Text excerpt
◆ ◆ ◆ ◆

Nose to the Grindstone

First, a note on my experimental literature monthly project. Taking on a new, totally unexpected freelance position has suddenly reduced my spare time to almost zero, and I’m scrambling to regain balance between my work and personal lives. Unfortunately, that’s also meant that the several writing side projects I’ve had going have taken the brunt, and at least in regards to the monthly thing I mentioned, there was no way hit my goal completion date of July 6.

This is what the hypertext project looks like so far, but it should easily have four to five times that number of segments to be considered bare-bones-complete. The only work I’m able to do on it currently is to think very hard about what exactly I’d like to say through each character, but that’s sufficient til things calm down a little.

I have learned, however, that if I want to limit each project to a single month I’ll need to either set a much smaller end goal and/or try to get them done in sprints. I’d been considering using an Inform interactive fiction project I’d already started for the month of July, but maybe instead a digital comic, created in a single day a la 24 Hour Comics Day?

As part of this new hustle, all of my recreational game playing has also come to a complete standstill, because I have to hold on very tight to what little free time I have. I’ve been “playing” Tiny Tower, which isn’t a game as much as a tower/business management sim with cute graphics.

The game itself is built on the model that Nimblebit discovered is the most effective, which is to release a free game and offer in-app purchases; people who wouldn’t be willing to shell out that initial .99 are more than happy to pay $20 to speed things along using “Tower Bux”. It’s possible to play without buying bux, but things move more slowly the higher the tower climbs (restocking, new residents moving in, etc). And it’s perpetual, with businesses constantly selling and needing restocking and selling again.

Perhaps it’s a combination of my own gamer classification and my extreme wariness of the Zynga performance-reward dynamic, but I can’t decide how I feel about it. There’s no specific goal in Tiny Tower other than “build the biggest tower ever” and nothing to really do except tap floors to restock things or build new businesses.

What I’m wondering is, is it worth investing my time in a diversion with no tangible reward? (Not to suggest it isn’t fun – as a kid, I hated spending quarters on arcade games that didn’t shell out a prize, like a bouncy ball or piece of gum and I guess I’m still kind of the same way. Weirdo!) Tiny Tower works well enough right now, when I don’t have time to invest in games that require more active participation. But I know that when I do figure out that balance in my life and reclaim some of my free time, 1) I will eventually abandon my tower, and 2) I don’t really mind that outcome.

◆ ◆ ◆ ◆

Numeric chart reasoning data
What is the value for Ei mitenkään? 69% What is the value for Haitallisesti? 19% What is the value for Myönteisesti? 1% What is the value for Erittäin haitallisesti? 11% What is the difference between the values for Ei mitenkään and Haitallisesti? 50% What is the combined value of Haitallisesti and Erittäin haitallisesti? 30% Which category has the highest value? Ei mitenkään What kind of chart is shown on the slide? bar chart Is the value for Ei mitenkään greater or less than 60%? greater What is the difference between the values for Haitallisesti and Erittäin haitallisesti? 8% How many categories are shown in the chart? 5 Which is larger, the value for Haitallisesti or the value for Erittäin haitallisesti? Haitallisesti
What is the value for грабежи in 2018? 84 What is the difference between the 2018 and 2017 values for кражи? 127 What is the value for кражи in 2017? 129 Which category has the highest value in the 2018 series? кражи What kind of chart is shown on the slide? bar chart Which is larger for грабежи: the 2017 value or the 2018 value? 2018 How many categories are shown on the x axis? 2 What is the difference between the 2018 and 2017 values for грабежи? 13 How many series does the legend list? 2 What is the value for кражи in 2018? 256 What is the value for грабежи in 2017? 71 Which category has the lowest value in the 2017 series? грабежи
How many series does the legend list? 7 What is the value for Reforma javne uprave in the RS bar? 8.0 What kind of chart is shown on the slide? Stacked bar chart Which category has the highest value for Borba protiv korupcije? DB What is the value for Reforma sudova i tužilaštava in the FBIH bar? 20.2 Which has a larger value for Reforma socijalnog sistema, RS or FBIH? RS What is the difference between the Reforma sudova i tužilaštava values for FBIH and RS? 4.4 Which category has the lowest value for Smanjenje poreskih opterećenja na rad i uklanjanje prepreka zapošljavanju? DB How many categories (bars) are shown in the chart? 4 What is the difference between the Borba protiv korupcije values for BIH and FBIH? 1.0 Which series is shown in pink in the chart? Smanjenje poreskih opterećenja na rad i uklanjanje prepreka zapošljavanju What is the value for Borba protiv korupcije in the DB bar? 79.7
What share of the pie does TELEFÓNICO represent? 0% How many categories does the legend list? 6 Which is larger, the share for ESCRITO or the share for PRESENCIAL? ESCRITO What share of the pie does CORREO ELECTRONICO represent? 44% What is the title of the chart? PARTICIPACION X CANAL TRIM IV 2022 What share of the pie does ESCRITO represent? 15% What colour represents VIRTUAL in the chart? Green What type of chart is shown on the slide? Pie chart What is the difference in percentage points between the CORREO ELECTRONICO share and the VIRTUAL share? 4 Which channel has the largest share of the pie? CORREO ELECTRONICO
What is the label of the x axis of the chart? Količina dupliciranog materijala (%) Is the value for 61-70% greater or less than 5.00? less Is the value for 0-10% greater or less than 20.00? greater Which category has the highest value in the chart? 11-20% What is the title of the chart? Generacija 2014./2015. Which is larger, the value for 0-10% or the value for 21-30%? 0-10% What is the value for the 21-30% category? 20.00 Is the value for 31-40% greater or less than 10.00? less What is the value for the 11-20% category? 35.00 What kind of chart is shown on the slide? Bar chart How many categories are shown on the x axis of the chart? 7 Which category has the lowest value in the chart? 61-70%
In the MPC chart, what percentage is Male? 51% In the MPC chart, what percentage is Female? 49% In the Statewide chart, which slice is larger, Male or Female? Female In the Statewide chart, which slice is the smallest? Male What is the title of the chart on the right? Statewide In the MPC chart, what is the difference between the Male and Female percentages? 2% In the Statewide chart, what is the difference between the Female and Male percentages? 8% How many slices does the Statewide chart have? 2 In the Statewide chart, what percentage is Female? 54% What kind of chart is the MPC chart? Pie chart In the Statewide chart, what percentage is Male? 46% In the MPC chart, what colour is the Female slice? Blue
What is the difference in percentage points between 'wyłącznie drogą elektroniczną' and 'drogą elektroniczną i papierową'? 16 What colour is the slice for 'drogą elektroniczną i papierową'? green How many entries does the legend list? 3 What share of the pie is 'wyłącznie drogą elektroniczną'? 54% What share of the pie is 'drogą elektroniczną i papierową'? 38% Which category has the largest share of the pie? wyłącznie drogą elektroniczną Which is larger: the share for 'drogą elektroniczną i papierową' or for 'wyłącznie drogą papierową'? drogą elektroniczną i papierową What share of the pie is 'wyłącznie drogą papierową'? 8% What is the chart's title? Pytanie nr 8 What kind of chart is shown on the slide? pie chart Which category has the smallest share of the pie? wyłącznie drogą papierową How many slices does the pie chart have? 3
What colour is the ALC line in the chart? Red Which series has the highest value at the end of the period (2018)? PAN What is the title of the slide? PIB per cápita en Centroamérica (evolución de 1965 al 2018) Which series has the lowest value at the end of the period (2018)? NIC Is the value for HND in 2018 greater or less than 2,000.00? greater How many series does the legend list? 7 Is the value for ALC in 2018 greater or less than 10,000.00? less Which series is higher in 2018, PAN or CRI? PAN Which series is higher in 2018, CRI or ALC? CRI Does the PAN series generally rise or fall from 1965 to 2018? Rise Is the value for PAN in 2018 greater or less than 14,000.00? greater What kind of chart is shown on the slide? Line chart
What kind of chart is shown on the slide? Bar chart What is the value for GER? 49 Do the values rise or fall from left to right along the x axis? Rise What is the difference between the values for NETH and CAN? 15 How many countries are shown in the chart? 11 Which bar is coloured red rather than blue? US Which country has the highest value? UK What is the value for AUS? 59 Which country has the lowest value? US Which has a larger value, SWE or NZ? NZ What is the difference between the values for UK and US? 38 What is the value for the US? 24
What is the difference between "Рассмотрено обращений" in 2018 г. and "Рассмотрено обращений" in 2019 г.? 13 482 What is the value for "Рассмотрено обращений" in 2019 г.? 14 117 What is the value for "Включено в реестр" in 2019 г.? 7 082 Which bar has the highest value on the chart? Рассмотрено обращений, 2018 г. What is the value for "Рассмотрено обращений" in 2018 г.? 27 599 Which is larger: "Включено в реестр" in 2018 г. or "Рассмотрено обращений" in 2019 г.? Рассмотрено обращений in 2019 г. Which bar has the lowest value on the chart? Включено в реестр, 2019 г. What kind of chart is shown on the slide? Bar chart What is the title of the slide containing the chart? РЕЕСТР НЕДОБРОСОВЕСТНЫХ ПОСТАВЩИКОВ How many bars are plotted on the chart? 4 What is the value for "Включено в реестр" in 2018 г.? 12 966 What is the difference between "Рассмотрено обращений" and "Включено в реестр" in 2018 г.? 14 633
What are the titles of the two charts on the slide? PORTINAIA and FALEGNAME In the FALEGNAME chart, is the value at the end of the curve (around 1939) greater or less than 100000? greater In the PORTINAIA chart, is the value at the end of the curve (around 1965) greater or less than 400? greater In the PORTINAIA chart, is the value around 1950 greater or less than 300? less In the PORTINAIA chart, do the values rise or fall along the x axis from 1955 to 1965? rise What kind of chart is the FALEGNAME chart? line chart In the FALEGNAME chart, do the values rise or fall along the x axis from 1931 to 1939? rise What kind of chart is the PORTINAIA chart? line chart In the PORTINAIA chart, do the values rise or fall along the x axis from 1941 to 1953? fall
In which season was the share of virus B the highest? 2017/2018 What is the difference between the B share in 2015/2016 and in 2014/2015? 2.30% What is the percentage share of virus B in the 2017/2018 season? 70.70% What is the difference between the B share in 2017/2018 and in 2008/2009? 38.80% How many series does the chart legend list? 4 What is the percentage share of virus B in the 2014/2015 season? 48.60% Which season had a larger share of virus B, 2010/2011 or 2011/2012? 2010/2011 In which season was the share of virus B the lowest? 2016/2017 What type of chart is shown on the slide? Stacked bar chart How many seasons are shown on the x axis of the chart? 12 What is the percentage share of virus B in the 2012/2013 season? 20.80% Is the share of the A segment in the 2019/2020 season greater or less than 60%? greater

◆ ◆ ◆ ◆

Problems to work on
a) Translate this sentence from the Tiny Tower blog post into Spanish: "I’ve been “playing” Tiny Tower, which isn’t a game as much as a tower/business management sim with cute graphics."
b) Output the part of the Tiny Tower blog post from "As part of this" up to and including "and selling again.", character for character.

Task-by-task solutions
a) He estado «jugando» a Tiny Tower, que no es tanto un juego como un simulador de gestión de torres/negocios con gráficos adorables.

b)
As part of this new hustle, all of my recreational game playing has also come to a complete standstill, because I have to hold on very tight to what little free time I have. I’ve been “playing” Tiny Tower, which isn’t a game as much as a tower/business management sim with cute graphics.

The game itself is built on the model that Nimblebit discovered is the most effective, which is to release a free game and offer in-app purchases; people who wouldn’t be willing to shell out that initial .99 are more than happy to pay $20 to speed things along using “Tower Bux”. It’s possible to play without buying bux, but things move more slowly the higher the tower climbs (restocking, new residents moving in, etc). And it’s perpetual, with businesses constantly selling and needing restocking and selling again.